Pengamat politik Universitas Diponegoro (Undip) Fitriyah MA Semarang menilai putusan Mahkamah Konstitusi (MK) tentang gugatan sengketa Pemilu 2009 yang menolak gugatan dari pihak Megawati-Prabowo dan Jusuf Kalla (JK)-Wiranto, sudah bisa diduga sebelumnya.
Fitriyah, yang juga mantan ketua KPU Propinsi Jawa Tengah, mengatakan hal tersebut menjawab KR di Semarang, Jumat (14/8).
Menurut Fitriyah, alat bukti yang dimiliki KPU jauh lebih kuat karena lebih terdokumentasi daripada alat bukti milik Megawati-Prabowo dan JK-Wiranto yang hanya mengandalkan data dari saksi-saksi. Padahal kualitas sumber daya manusia (SDM) saksi yang dimiliki para calon masih terbatas dan belum memiliki kemampuan dokumentasi yang baik.
“Dalam sejarah sengketa pemilu, penggugat memang tidak pernah menang. Apalagi selisih hasil akhir Pemilihan Presiden (Pilpres) 2009 terpaut jauh, sehingga tidak akan mengubah hasil. Kita perlu mengapresiasi positif MK yang telah mengakomodir gugatan tersebut,” kata Fitriyah.
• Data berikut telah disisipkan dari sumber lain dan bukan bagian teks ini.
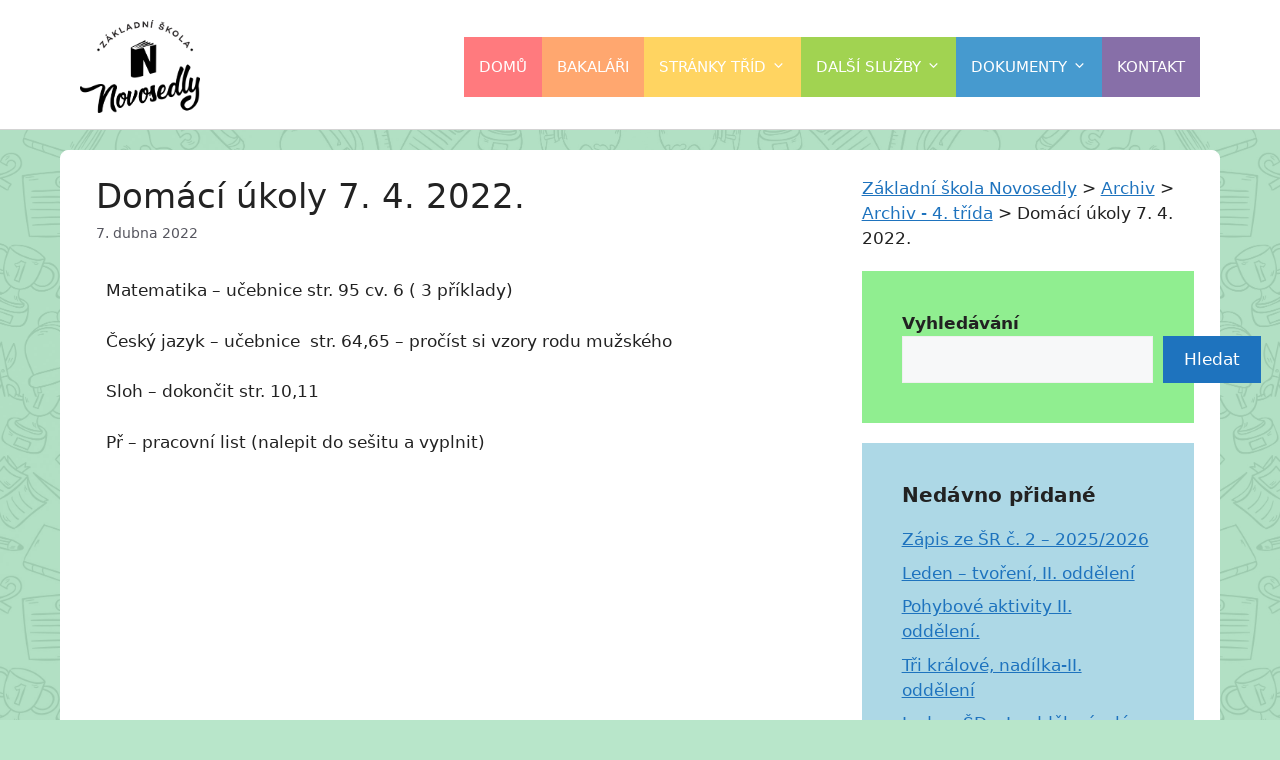

--- FILE ---
content_type: text/css
request_url: http://www.zsnovosedly.cz/wp-content/themes/zsnovosedly/style.css?ver=1726579004
body_size: 5193
content:
/**
 * Theme Name: ZŠ Novosedly
 * Template: generatepress
 * Author: Filip Černák
 * Version: 1.0
 */

/* My CSS code */

/* Body */
body {
	background: url(https://zsnovosedly.cz/custom/2019_ZSNOVOSEDLY_WEB_bckgrnd_01.jpg);
	background-size: contain;
	background-color: #b8e6ca;
	background-blend-mode: luminosity;
	margin-top: 150px;
	transition: margin-top 1s;
}

body.scrolled {
	margin-top: 90px;
}

body.admin-bar {
	margin-top: 182px;
}

body.admin-bar.scrolled {
	margin-top: 122px;
}

/* Site header */
.site-header {
	position: fixed;
	width: 100%;
	top: 0;
	z-index: 10;
	height: 130px;
	border-bottom: 1px solid lightgray;
	transition: height 1s;
}

body.admin-bar .site-header {
	top: 32px;
}

body.scrolled .site-header {
	height: 70px;
}

body header.site-header div.site-logo img {
	transition: width 1s;
}

body.scrolled header.site-header div.site-logo img {
	width: 70px;
}

.inside-header {
	transition: padding 1s;
}

body.scrolled .inside-header {
	padding: 5px 10px;
}

/* Site content */
.site-content {
	padding: 5px 25px;
	background-color: white;
	margin: 20px;
	border: 1px solid white;
	border-radius: 8px;
}

.page-header {
	padding: 0 !important;
	border-bottom: 1px solid lightgray;
}

.page-header h1 {
	margin-bottom: 5px;
}

.page-header :not(h1) {
	padding: 0 2px 5px 2px;
}

/* Article */
.inside-article {
	padding: 0 !important;
}

.inside-article .entry-header {
	padding: 0 10px;
}

.inside-article .entry-header .byline {
	display: none;
}

.inside-article .entry-summary {
	margin: 10px;
}

.inside-article footer.entry-meta {
	margin-top: 10px;
	padding: 0 10px
}

/* Default archive (rubriky) style */
body.archive .inside-article {
	border: 1px solid lightgray;
	border-radius: 10px;
	background-color: #fefeed;
	padding: 20px 10px !important;
}

body.archive .inside-article .entry-header .entry-title {
	font-size: 24px;
}

/* Default post (příspěvek) style */
body.single-post .inside-article .entry-header .entry-title {
	font-size: 34px;
}

body.single-post .inside-article .entry-content {
	padding: 0px 20px !important;
}

/* Custom Další dokumenty page style */
body.page-id-22341 .entry-content {
	margin-top: 10px;
}

/* Sidepanel */
#block-2 {
	background-color: lightgreen;
}

#block-3 {
	background-color: lightblue;
}

#block-10 {
	padding: 0;
}

/* Navigation */
nav ul.menu>li>a {
	color: white !important;
}

nav ul.menu>li:hover>a {
	color: black !important;
}

nav ul.menu>li:hover>ul>li:hover {
	background-color: #e3e3e3;
}

nav:not(.toggled) ul.menu>li {
	opacity: 0.8;
}

nav:not(.toggled) ul.menu>li:hover {
	opacity: 1;
}

nav:not(.toggled) ul.menu>li>a {
	text-transform: uppercase !important;
	padding: 0 15px !important;
}

nav:not(.toggled) ul.menu>li>a>span {
	padding: 0 !important;
	padding-left: 5px !important;
}

.has-inline-mobile-toggle #site-navigation.toggled {
	position: absolute;
	top: 130px;
	margin-top: 0;
	width: 100%;
    left: 0;
	transition: top 1s;
}

body.scrolled .has-inline-mobile-toggle #site-navigation.toggled {
	top: 70px;
}

.main-navigation .main-nav ul li[class*="current-menu-"] > a {
	color: black !important;
}

.home_btn {
	background-color: #ff595e;
}

.bakalari_btn {
	background-color: #ff924c;
}

.tridy_btn {
	background-color: #ffca3a;
}

.sluzby_btn {
	background-color: #8ac926;
}

.dokumenty_btn {
	background-color: #1982c4;
}

.kontakt_btn {
	background-color: #6a4c93;
}

/* PDF document style (A4 aspect ratio) */
.pdf-doc {
	width: 100%;
	height: auto;
	aspect-ratio: 1/1.41;
	border: 2px solid;
}

/* Invisible */
.invisible {
	display: none;
}

/* Buttons for choosing a specific archive */
#choosing_buttons {
	display: flex;
	flex-wrap: wrap;
	justify-content: center;
	margin-bottom: 15px;
}

#choosing_buttons>input {
	display: none;
}

#choosing_buttons>label {
	background-color: lightblue;
	padding: 10px;
	transition: 0.5s background-color;
}

#choosing_buttons>label:hover {
	background-color: #bbf3ff;
}

#choosing_buttons input:checked+label {
	background-color: #00d0ff;
}

/* Aktuality slider design */
main#main div.psac-post-slider.psac-design-1 div.psac-post-overlay {
	background: rgba(255, 255, 255, 0.8);
	border: 15px solid #000000;
	position: absolute;
	max-width: 100%;
	width: 100%;
	height: 100%;
	margin: 0 auto;
	z-index: 2;
	padding: 0 40px;
	display: flex;
	flex-direction: column;
	justify-content: center;
}

/* Custom gallery */
.custom-gallery {
	display: flex;
    flex-wrap: wrap;
    align-items: center;
}

.gallery-photo {
	padding: 5px;
}

@media screen and (min-width: 801px) and (max-width: 900px) {
	body {
		margin-top: 90px;
		transition: 0s margin-top;
	}

	body.admin-bar {
		margin-top: 122px;
	}

	body .site-header {
		height: 70px;
	}

	body header.site-header div.site-logo img {
		width: 70px;
		transition: 0s width;
	}

	body .inside-header {
		padding: 5px 10px;
		transition: 0s padding;
	}
}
Fitriyah berpendapat, proses gugatan dan keluarnya putusan MK tersebut sangat perlu sebagai evaluasi dan perbaikan untuk pemilu selanjutnya. Selain itu, putusan MK juga lebih melegitimasi hasil pemilu, karena banyak pihak yang tidak puas terhadap kinerja KPU. Putusan MK sebagai putusan tertinggi harus bisa diterima semua pihak dan pada kenyataannya memang pihak-pihak yang menggugat menerima putusan MK.
Terkait tudingan terhadap KPU yang dinilai tidak netral dan memihak, Fitriyah mengatakan hal tersebut akibat kurang profesionalnya KPU dalam menyelenggarakan pemilu. KPU sebagai lembaga penyelenggara pemilu tentunya terikat dengan sumpah dan sistem yang berlaku di lembaga tersebut. Kalaupun terdapat anggotanya yang partisan, KPU secara kelembagaan tetap akan netral.
Fitriyah mencontohkan kasus spanduk sosialisasi Pilpres 2009 yang terdapat tanda contreng pada gambar pasangan nomor dua. Kasus tersebut terjadi bukan karena keberpihakan, tetapi karena kurangnya profesionalitas KPU. Bila KPU profesional tentu tidak akan menerbitkan spanduk seperti itu, bahkan spanduk sosialisasi bisa diterbitkan KPU daerah dengan desain dan bahasa yang lebih bisa diterima masyarakat di daerah.
“Karena kurang profesional, maka sebagian pihak menafsirkan KPU berpihak,” tambah Fitriyah.
Tentang permasalahan Daftar Pemilih Tetap (DPT), Fitriyah menilai dari awal data yang diperoleh KPU memang sudah bermasalah. Hal tersebut akibat masih lemahnya pencatatan kependudukan di Indonesia. Tetapi permasalahan tersebut sebenarnya bisa diatasi bila KPU mengkomunikasikan dan mengkoordinasikan dengan pihak penyedia data dalam proses pemutakhiran DPT.
“Terdapat hal-hal yang di luar wewenang KPU dalam permasalahan DPT, seperti adanya Nomor Induk Kependudukan (NIK) yang sama atau warga yang belum memiliki NIK. Maka dari itu pemerintah melalui Dinas Kependudukan dan Pencatatan Sipil (Dispendukcapil) di daerah seharusnya bisa menfasilitasi pemutakhiran DPT,” tutur Fitriyah.
Fitriyah juga menilai, permasalahan-permasalahan yang mucul pada Pemilu 2009 tidak lepas dari masih kurangnya kualitas SDM pelaksana di lapangan, baik Kelompok Penyelenggara Pemunutan Suara (KPPS), Panitia Pemungutan Suara (PPS) hingga para saksi dari peserta pemilu. Lemahnya kualitas pelaksana lapangan tersebut menyebabkan masih kurangnya pemahaman pihak-pihak yang terlibat tentang proses pemunutan suara.
“Banyak hal-hal yang seharus dilakukan tetapi tidak dilakukan. Misalnya, seharusnya KPPS menyerahkan DPT kepada para saksi, tetapi tidak dilakukan karena baik KPPS maupun saksi tidak mengerti,” kata Fitriyah.